CDのレビューも興味深く読ませていただいています
今後も色々教えてください(どこかの天守みたいな口調ですが)
  • 辺境の民
  • 2016/10/30 10:47 AM
辺境の民さん、

> 最終ポイントに到達されたんですね
> 音楽に没頭の毎日、おめでとうございます
ありがとうございます m(^_^)m。
実際には、仕事が夜ですので、ちゃんと聴けるのは日曜だけです ~~;…。
それと、オーディオが一段落して、やることがなくなると、‘自分が没頭する/突き進む’ものがなくなった空虚感がでてきたのか、皮肉なことにどうも体調はよくありません…。

> 浪費の連続はどうなるのか?他人事ながらサイフの心配していました
新品のアンプを模索していた昨年11月〜今年3月は、さすがにどうなるのか、と自分でもコワかったですね。
大きな部分を入れ替えると、こういうことになりがちです。
それゆえ、スピーカーをちょっと換えてみたい、という意識が芽生えても、さわるのは危険です^^;。
CDプレーヤーなら、オクで数千円で試すことができますが、音楽鑑賞の「大黒柱」になるアンプとスピーカーはたいへんです。

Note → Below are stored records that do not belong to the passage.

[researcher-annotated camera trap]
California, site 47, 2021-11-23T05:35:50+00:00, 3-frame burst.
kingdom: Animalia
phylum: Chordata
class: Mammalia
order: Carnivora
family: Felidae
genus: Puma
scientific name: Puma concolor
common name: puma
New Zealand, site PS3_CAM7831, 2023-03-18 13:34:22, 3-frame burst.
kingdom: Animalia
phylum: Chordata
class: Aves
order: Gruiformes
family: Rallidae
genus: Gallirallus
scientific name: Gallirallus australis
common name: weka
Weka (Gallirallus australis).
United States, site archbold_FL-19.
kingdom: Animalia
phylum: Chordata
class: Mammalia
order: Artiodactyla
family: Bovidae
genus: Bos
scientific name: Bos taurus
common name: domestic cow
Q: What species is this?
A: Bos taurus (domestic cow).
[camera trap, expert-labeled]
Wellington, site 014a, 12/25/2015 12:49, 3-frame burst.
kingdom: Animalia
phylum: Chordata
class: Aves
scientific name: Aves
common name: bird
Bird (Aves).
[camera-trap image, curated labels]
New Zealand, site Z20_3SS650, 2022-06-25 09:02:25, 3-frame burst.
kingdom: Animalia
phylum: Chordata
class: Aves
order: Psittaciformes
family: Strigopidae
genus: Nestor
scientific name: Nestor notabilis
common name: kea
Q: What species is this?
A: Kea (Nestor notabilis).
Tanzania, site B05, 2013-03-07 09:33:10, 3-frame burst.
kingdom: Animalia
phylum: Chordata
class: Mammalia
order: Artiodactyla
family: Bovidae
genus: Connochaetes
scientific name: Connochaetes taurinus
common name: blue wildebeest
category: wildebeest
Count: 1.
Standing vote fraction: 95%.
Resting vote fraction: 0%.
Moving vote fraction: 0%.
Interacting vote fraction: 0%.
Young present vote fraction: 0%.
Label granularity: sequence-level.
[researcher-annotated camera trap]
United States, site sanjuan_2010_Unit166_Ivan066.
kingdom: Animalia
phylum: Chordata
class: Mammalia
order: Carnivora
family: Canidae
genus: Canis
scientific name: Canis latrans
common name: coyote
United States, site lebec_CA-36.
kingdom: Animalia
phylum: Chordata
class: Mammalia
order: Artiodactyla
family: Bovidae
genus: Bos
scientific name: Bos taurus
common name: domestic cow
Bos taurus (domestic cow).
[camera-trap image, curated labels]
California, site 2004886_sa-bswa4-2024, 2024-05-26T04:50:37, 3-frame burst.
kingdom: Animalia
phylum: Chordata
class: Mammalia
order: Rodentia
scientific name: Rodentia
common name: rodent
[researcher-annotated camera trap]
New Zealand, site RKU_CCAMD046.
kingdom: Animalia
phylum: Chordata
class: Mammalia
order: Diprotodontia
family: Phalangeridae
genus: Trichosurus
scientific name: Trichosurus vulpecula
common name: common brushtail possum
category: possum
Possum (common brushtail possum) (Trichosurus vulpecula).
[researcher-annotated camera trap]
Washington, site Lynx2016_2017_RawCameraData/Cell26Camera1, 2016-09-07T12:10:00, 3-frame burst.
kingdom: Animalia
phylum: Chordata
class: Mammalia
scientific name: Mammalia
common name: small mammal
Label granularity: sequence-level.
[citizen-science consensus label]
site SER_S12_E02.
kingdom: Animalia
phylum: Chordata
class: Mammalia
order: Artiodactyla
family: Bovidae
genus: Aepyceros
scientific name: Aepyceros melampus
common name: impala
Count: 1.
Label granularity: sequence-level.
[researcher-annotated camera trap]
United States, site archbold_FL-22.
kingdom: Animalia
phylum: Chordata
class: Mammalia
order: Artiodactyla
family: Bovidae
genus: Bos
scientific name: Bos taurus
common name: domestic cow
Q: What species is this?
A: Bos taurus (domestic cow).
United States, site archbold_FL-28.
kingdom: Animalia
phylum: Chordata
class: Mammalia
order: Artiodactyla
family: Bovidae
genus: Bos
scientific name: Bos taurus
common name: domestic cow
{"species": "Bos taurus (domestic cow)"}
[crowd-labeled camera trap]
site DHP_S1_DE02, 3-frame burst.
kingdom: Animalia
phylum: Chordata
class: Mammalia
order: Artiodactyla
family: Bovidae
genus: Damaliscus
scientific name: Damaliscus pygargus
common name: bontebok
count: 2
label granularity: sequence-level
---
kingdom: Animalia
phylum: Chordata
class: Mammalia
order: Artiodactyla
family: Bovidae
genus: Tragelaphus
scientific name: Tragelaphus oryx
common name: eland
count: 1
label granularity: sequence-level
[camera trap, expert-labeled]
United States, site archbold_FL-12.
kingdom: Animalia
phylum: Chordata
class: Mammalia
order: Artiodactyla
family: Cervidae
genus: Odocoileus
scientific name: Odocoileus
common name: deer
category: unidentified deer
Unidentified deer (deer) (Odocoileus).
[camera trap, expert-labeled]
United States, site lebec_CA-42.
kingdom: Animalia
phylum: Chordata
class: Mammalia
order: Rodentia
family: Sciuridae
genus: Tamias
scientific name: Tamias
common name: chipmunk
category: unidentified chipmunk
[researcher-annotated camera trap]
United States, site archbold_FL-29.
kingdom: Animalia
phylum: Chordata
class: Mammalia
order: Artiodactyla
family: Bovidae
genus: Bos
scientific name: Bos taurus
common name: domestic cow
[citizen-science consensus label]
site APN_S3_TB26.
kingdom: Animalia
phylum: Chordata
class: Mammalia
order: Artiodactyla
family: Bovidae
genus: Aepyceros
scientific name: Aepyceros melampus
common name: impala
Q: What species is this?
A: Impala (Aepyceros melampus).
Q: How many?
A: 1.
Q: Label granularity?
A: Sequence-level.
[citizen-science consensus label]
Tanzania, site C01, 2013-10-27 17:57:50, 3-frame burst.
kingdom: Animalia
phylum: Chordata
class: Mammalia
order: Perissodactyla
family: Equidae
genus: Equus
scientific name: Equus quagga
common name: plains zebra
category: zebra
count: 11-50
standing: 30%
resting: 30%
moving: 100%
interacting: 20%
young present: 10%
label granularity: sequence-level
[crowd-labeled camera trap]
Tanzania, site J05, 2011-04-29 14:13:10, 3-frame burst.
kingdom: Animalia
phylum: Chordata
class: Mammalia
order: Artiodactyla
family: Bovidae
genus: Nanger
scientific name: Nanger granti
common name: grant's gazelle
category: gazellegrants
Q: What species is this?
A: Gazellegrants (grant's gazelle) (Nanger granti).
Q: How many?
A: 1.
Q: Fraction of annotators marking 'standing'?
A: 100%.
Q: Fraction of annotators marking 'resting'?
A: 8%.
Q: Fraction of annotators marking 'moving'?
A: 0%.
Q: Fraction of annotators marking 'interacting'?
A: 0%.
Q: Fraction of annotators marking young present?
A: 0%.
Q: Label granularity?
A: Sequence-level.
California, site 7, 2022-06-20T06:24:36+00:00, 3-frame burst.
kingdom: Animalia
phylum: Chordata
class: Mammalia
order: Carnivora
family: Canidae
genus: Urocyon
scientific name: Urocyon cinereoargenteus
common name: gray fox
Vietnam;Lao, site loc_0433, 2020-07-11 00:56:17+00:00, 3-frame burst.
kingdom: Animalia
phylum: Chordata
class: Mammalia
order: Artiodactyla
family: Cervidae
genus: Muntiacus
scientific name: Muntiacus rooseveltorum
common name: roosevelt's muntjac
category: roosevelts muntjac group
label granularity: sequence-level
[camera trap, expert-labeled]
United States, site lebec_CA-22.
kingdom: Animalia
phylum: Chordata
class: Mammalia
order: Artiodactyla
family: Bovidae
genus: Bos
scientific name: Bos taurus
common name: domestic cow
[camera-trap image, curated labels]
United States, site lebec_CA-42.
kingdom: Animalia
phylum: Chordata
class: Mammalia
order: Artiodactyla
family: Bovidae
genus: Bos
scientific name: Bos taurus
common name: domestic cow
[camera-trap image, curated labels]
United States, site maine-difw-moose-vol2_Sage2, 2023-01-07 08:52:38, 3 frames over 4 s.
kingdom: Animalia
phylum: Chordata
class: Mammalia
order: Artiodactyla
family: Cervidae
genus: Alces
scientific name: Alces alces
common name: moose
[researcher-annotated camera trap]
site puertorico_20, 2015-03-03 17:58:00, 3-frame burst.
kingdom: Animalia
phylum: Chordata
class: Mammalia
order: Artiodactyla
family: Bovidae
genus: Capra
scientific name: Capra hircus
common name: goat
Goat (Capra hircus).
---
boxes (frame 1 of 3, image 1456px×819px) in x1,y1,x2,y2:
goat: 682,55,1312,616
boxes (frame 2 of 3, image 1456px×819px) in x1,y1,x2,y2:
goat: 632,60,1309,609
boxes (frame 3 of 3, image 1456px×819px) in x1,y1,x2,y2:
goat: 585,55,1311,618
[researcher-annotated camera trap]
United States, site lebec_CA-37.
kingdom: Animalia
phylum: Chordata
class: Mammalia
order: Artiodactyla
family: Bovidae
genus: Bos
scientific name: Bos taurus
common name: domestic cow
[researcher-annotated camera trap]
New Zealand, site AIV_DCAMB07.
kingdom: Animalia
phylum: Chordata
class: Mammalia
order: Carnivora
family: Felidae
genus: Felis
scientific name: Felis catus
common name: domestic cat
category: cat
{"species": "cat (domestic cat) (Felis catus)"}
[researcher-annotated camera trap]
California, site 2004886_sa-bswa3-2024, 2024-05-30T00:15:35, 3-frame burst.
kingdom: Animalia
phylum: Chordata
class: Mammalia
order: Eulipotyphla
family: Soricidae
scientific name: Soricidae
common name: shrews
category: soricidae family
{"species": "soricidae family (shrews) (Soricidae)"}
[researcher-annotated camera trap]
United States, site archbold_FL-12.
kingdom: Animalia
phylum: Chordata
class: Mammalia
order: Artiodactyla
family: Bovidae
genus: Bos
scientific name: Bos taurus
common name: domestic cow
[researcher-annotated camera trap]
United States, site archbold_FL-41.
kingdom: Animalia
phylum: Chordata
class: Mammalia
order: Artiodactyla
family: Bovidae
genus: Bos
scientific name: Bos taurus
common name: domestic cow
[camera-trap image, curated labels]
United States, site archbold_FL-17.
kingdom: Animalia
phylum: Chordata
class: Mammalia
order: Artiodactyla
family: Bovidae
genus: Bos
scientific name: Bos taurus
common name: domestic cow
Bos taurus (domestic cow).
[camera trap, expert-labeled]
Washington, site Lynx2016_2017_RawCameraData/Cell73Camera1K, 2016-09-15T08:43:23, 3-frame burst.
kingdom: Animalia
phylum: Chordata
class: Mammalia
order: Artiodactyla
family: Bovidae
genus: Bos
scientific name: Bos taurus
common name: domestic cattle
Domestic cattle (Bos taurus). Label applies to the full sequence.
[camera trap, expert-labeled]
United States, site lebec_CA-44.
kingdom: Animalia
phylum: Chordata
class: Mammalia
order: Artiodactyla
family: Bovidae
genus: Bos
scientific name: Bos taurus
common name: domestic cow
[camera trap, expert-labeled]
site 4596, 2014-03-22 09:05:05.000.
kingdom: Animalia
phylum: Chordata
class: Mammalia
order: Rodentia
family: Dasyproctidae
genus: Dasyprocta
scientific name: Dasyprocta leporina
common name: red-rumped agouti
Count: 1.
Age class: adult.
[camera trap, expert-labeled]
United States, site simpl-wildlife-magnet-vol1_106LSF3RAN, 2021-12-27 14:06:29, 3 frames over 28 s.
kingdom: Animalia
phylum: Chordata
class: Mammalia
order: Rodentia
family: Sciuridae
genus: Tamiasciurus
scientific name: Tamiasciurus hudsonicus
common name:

> ちょい上等のアンプを買えば「アレほしい、コレ落としたい」の物欲病も治まるかと・・・
あ、辺境の民さんもいろいろ「「アレほしい、コレ落としたい」の物欲病」をお持ちですか^^。
お聴きになるジャンルとお好みに合った機器が手に入るとよろしいですね。

こんな状態で、最近は苦手だったハイドンに手を出したり、入手したCDのマスタリングに不満が出て、機器同様買い換えたりの嵐になっておりますが、ぼつぼつ一段落にしないと‥‥。

こちらこそ、今後ともよろしくお願いいたします。